MANILA, Philippines — Philippine banks are urged to phase out coal lending entirely as a report showed 15 local banks released over $13 billion to finance coal projects in the past decade.
The Coal Divestment Scorecard, published by the Withdraw from Coal (WFC) Campaign, showed that 15 Philippine banks channeled $13.42 billion to coal developer companies and coal projects from 2009 to 2019.
“Philippine banks and other financiers have caused the expansion of coal in the past decade, thanks to their financial services to coal developers and project. Withdraw from Coal continues to urge Philippine banks to have policies and timelines to phase out coal in their work,” said Bishop Gerry Alminaza of the Diocese of San Carlos, co-convenor of WFC.
The Coal Divestment Scorecard, based on a criteria launched by the network of civil society groups, church leaders, environmentalists, and faith-based groups was released earlier in May.
WFC since engaged with these banks to ensure a participative grading process, an effort which was varyingly welcomed by at least eight banks.
“We, however, appreciate how open the bank has been to engaging with stakeholders in WFC, and believe that its score would improve in future rounds of grading, if only the hopes they shared for a power portfolio dominated by renewables by the end of this decade will be translated into a public position against coal,” said Gerry Arances, executive director of the Center for Energy, Ecology, and Development (CEED).

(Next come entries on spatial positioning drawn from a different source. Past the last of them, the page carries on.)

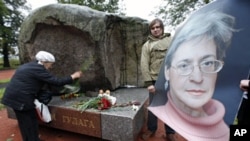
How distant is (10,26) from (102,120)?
23.6 m

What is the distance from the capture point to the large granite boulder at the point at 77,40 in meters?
4.15

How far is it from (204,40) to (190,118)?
2.09ft

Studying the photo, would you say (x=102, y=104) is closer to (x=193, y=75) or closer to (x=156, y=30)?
(x=156, y=30)

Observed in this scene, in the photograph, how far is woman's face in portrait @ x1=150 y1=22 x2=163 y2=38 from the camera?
9.77ft

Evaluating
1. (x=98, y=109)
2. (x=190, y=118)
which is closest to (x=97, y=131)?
(x=98, y=109)

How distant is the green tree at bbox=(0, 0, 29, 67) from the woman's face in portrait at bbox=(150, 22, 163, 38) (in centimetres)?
2182

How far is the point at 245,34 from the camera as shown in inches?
59.9

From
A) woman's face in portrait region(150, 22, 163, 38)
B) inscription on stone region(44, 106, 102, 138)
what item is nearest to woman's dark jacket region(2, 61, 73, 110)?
inscription on stone region(44, 106, 102, 138)

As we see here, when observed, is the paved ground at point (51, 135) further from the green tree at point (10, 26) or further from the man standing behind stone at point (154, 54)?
the green tree at point (10, 26)

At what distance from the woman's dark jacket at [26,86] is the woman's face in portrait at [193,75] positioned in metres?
1.89

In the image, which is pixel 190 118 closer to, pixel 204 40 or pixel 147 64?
pixel 204 40

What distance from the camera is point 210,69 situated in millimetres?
1648

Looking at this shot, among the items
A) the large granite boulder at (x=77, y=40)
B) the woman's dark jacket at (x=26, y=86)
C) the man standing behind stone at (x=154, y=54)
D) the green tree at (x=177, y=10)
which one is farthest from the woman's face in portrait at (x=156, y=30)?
the green tree at (x=177, y=10)

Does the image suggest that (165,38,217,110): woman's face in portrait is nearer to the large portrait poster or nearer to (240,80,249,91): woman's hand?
the large portrait poster
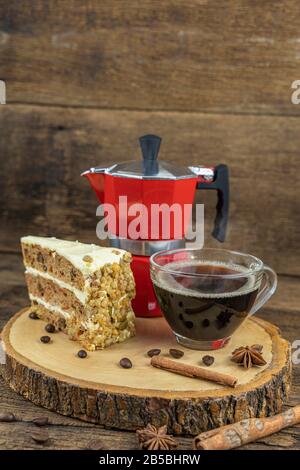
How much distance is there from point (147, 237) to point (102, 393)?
41cm

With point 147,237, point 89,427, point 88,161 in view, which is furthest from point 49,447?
point 88,161

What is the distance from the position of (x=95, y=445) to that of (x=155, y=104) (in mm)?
1109

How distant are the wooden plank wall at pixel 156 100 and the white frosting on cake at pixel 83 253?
25.2 inches

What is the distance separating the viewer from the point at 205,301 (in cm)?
122

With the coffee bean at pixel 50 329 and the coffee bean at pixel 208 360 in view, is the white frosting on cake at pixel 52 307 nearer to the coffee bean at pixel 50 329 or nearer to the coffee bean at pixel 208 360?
the coffee bean at pixel 50 329

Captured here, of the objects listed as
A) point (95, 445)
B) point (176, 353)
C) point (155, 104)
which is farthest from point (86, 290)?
point (155, 104)

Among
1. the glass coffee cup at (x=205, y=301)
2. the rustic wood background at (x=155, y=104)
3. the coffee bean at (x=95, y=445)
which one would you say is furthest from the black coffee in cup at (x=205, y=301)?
the rustic wood background at (x=155, y=104)

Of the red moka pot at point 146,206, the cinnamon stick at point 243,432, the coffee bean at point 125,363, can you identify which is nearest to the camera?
the cinnamon stick at point 243,432

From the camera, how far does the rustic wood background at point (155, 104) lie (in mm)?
1850

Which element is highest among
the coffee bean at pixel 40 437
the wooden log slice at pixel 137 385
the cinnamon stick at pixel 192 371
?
the cinnamon stick at pixel 192 371

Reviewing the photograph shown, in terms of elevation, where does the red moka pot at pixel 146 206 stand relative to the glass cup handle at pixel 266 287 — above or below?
above

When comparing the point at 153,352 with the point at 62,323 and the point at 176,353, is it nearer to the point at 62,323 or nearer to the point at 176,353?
the point at 176,353

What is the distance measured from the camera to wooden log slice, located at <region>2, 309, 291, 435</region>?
1.08 metres

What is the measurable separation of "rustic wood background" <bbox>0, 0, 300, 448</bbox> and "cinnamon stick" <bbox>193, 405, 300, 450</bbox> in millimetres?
635
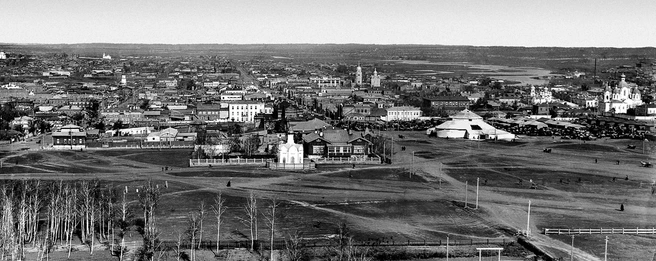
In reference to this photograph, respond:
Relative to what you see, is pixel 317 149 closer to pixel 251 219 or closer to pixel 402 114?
pixel 251 219

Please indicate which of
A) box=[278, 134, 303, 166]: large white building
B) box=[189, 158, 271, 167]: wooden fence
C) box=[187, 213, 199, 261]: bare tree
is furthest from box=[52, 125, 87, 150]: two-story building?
box=[187, 213, 199, 261]: bare tree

He said BPI is one of the banks leading the way in terms of climate action and sustainability efforts.
In June last year, BPI established the Green Finance Framework, highlighting its long-standing commitment to fund projects with clear environmental benefits.
It details guidelines for the following with respect to any green bonds or loans to be issued by the bank: evaluation and selection of eligible projects, management of proceeds and reporting.
The framework is aligned with the International Capital Market Association Green Bond Principles, the ASEAN Green Bond Standards, and the Loan Market Association Green Loan Principles.
RCBC, the bank which recently declared that it would no longer be financing coal, leads among local banks in divestment efforts, but only with a measly 0.673 score as the bank has yet to disclose its policy against coal, the report said.
RCBC president and CEO Eugene Acevedo recently said the Yuchengco-led bank would no longer fund new coal power projects moving forward.
“Moving forward, all our loans for energy projects will be non-coal, it will be 100 percent non coal,” he said.
Acevedo said the trend in the banking industry is to move away from coal funding, with no big loans to the traditional power technology in the last two years.
RCBC will focus its lending on clean energy projects such as renewable and gas-fired plants.
What is needed next from the Philippine banks is a coal exit plan for their financing, using transparent criteria for a continuous coal phase-out ending no later than 2040. Only then, banks can claim to truly support the 1.5° limit of Global Warming that was agreed upon in Paris,” said Katrin Ganswindt of German research organization Urgewald.
WFC said the scoring process was modeled after the practice of international fossil fuel finance research organizations such as Urgewald and Reclaim Finance, the groups behind earlier initiatives such as the Coal Policy Tool and the Global Coal Exit List, a coal exposure assessment tool being used by the likes of the International Finance Corp. (IFC).
WFC intends to send the grading outcome to the 15 banks and continue engaging them toward next rounds of assessment.
“It is our hope that through this initiative, we are able to assist the banks in reevaluating their responsibilities in the climate sphere and towards the Filipino public,” Alminaza said.